Two Shabbat mornings per month, for one hour beginning at 10:30 a.m., we will feature creative prayer experiences in the Lent Chapel: Klein Spiritual Center. We call it Shabbat Morning @ Sholom.
In June Rabbi Molly Plotnik debuted Genius Bima Workshop, an experimental learner’s minyan introducing new melodies, as well as Tiny T’filah, a fun way for families with children five years old and younger to experience singing, dancing, and a story.
In July, two other new offerings will give our community a chance to explore both yoga and meditation-themed Shabbat services. On the 9th, musical accompanist Angela Gold joins me in leading a meditative service invoking the technique called hitbodedut, a spontaneous and personal form of prayer and meditation taught by Rabbi Nachman of Breslov. The Hasidic rabbi taught his students to pray to God as if talking to a dear friend. This service will focus on freeing ourselves of the constraints of the written words in the prayer book and will encourage us to pray informally and find our own words with which to connect with God.
On July 16, Rabbi Lisa Delson will lead a Yoga Shabbat, focusing on connecting our mind and body through Jewish prayer.

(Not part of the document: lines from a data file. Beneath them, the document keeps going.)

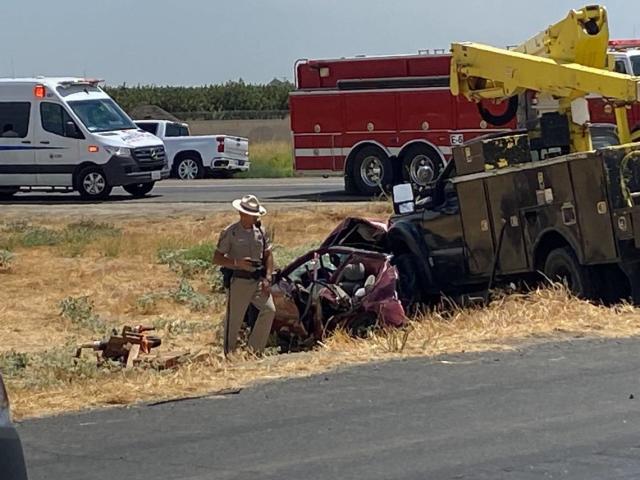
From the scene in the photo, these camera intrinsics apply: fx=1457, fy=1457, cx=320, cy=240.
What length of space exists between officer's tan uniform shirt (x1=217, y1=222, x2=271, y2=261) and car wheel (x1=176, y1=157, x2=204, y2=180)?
86.3 ft

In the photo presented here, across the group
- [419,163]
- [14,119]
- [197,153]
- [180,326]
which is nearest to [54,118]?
[14,119]

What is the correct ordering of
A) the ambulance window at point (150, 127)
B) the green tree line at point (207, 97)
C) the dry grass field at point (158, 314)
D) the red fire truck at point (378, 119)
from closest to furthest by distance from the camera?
1. the dry grass field at point (158, 314)
2. the red fire truck at point (378, 119)
3. the ambulance window at point (150, 127)
4. the green tree line at point (207, 97)

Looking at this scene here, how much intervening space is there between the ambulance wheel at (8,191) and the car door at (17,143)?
1.92 feet

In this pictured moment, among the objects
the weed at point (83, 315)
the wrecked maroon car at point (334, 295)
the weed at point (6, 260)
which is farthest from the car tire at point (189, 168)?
the wrecked maroon car at point (334, 295)

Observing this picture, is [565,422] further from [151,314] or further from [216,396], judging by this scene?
[151,314]

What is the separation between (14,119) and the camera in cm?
3128

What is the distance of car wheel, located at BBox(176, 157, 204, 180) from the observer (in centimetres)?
4003

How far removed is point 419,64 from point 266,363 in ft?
62.2

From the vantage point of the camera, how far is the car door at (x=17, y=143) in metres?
31.1

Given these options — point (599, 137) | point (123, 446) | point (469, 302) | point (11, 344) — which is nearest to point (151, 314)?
point (11, 344)

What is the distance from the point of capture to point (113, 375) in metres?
11.9

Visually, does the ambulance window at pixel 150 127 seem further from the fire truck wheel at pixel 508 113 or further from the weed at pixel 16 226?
the fire truck wheel at pixel 508 113

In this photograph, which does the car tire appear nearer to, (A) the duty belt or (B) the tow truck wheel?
(B) the tow truck wheel

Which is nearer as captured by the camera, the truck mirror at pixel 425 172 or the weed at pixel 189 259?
the weed at pixel 189 259
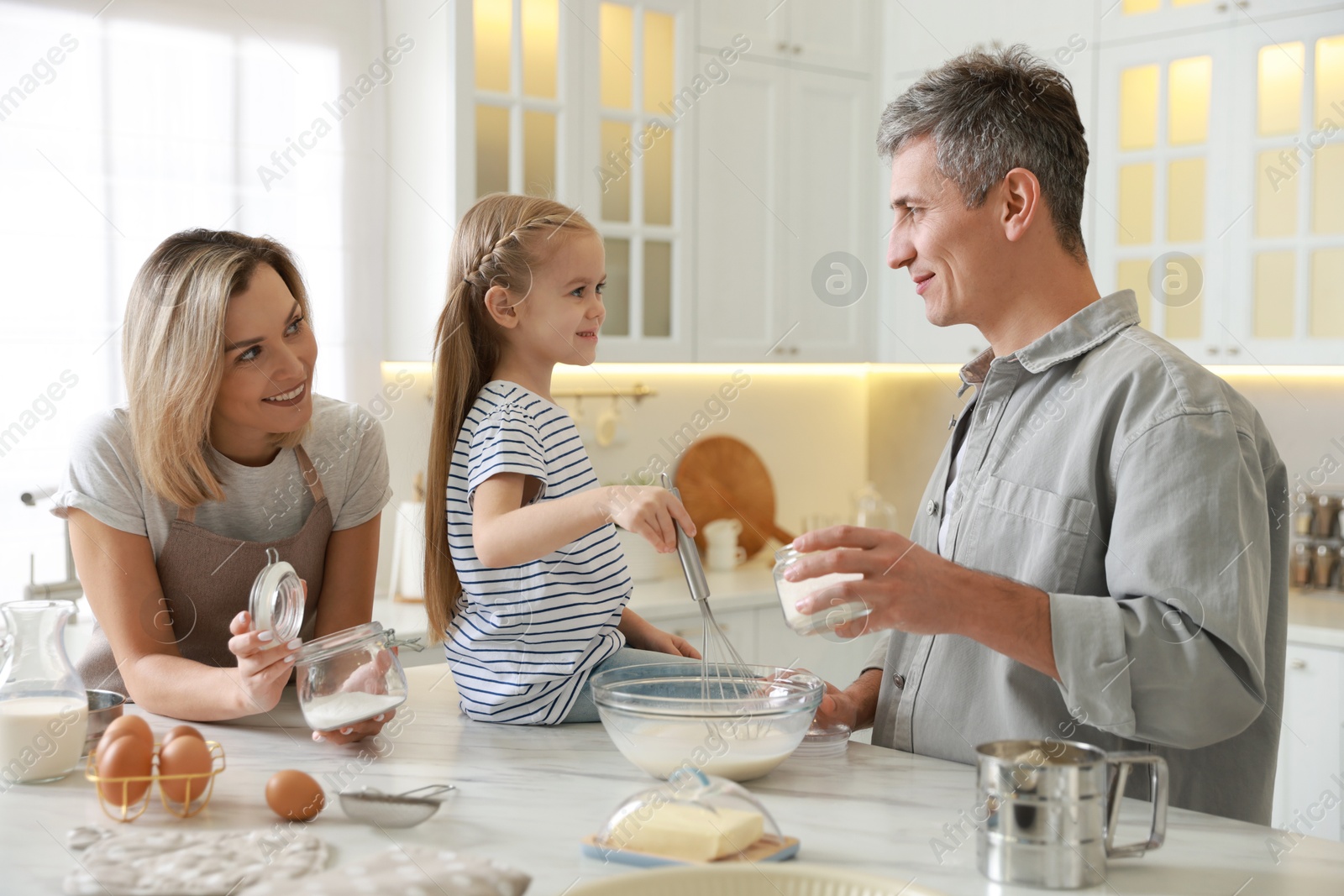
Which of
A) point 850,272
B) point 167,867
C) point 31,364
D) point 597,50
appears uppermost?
point 597,50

Judaism has evolved, as we know, throughout the ages and across the lands, finding influences from Babylonian, Zoroastrianism, and Greek cultures, to name just a few. Yoga is a spiritual practice that combines the body, the spirit, and the mind. This prayer service will make this combination in a Jewish context. Both July offerings will focus on kavanah, the sense of intentionality, or the mindset that we bring to the Shabbat experience.

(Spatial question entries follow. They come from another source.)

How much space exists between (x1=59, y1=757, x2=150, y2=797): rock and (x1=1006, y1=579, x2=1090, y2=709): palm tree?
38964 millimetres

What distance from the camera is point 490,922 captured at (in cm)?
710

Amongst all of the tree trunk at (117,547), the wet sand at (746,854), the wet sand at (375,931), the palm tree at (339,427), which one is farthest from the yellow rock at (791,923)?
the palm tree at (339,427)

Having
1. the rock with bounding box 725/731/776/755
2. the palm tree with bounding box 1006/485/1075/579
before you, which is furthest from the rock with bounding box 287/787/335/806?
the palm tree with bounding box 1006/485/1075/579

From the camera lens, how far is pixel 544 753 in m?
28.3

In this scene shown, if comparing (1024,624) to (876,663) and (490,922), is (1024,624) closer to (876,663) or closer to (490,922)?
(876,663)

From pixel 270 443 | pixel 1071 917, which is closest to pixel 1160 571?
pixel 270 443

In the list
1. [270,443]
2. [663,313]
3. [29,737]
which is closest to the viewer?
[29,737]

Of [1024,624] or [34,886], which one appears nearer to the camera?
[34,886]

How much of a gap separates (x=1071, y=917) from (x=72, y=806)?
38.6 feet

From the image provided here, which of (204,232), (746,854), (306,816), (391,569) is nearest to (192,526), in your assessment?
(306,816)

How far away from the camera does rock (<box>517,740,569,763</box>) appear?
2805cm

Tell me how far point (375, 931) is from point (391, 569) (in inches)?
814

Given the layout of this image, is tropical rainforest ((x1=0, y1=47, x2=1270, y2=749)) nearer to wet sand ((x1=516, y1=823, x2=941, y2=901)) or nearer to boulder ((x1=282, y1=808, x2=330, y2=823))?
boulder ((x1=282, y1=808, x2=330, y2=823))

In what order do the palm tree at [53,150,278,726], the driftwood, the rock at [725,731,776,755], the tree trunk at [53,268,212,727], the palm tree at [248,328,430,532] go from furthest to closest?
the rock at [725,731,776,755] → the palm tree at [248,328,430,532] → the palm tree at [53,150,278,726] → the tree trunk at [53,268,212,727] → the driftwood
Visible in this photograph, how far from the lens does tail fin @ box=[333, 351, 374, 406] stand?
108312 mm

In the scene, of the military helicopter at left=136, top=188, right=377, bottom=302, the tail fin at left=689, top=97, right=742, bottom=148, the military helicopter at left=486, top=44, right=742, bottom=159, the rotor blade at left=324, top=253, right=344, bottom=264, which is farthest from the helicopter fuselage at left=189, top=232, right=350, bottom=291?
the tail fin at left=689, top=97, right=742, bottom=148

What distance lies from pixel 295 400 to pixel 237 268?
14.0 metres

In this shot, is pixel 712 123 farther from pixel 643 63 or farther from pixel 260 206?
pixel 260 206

In the month of August, one service will combine Kabbalah and a drum circle, and the other will focus on the power of healing prayers. On August 13, Cantor Barry Reich will put together a drum circle Shabbat service, using Kabbalah to help us break old vessels and see new light. Kabbalah is not a separate form of Judaism, rather it is a longstanding strand within Judaism that finds its early forms in 12th to 13th-century Southern France and which then blossomed in 16th- century northern Israel, particularly in the city of Tzfat. Now it is part of the colorful fabric of modern Judaism, and we get to experience it here at PTS.
I will have the privilege of leading a healing service with musical accompanist Emily Pelc on August 27. This service will try to create of vision of wellness for us, both individually and communally, through the power of prayer, both spoken and sung. So many of us have felt deeply moved by the singing of the Mi Shebeirach prayer at a Shabbat service. The prayer, with its touching words and soaring melody, can be extraordinarily affecting. This service will draw on music, prayer, texts, and guided meditation to move our spirits.
We are fortunate to live at a time when the broad menu of Jewish spiritual offerings are ours for the taking. This is a remarkable period in which to experience liberal Judaism, and we want to know what works for you. If you have a creative service idea that you would like to see offered here, please let us know. We are always looking for ways to grow our community and to grow in spirit. I encourage you to come to some or all of our Shabbat Morning @ Sholom services, and to bring a friend. May our Shabbat experiences be a blessing!